## Start DATA FOR THE TASK
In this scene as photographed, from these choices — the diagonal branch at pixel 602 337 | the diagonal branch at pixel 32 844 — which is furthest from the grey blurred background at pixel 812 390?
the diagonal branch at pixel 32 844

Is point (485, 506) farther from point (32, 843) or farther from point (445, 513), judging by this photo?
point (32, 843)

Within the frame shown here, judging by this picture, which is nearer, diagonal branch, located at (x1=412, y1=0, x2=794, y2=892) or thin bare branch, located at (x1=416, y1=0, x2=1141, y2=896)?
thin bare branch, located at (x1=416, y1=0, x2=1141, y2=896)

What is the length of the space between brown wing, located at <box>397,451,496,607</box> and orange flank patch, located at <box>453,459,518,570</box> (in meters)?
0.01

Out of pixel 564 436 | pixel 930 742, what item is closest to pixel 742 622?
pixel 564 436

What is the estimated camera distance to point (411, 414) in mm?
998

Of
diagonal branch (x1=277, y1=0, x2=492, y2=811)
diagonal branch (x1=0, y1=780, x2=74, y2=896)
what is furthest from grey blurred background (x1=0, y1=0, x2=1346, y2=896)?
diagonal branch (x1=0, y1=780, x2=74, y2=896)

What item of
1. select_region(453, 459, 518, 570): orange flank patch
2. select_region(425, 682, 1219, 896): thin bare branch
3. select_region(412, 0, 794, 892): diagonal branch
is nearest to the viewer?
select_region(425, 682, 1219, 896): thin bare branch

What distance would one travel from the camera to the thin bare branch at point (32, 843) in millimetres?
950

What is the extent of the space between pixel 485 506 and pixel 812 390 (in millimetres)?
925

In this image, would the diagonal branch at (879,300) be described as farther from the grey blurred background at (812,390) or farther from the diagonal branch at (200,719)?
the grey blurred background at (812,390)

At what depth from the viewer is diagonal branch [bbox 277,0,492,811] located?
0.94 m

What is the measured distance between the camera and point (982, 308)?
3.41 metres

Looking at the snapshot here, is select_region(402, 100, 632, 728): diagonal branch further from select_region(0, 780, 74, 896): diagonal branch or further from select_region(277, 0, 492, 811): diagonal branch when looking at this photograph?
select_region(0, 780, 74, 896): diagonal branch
## End DATA FOR THE TASK
#### [WHAT NEEDS TO BE DONE]
Rewrite the records starting at the line that contains "What is the extent" and ending at the end of the records, replacing "camera" with "lens" and keeping everything else the same.

#### [COMPLETE ANSWER]
What is the extent of the space between pixel 485 506 and pixel 812 390 (in millimetres)?
925

In this image, would the diagonal branch at (879,300) be described as farther from the grey blurred background at (812,390) or farther from the diagonal branch at (200,719)?
the grey blurred background at (812,390)

At what depth from the viewer is diagonal branch [bbox 277,0,492,811] located?
0.94 m

What is the measured distance between the lens and point (982, 308)?
3.41 metres

Looking at the snapshot here, is select_region(402, 100, 632, 728): diagonal branch further from select_region(0, 780, 74, 896): diagonal branch or further from select_region(277, 0, 492, 811): diagonal branch when looking at this photograph?
select_region(0, 780, 74, 896): diagonal branch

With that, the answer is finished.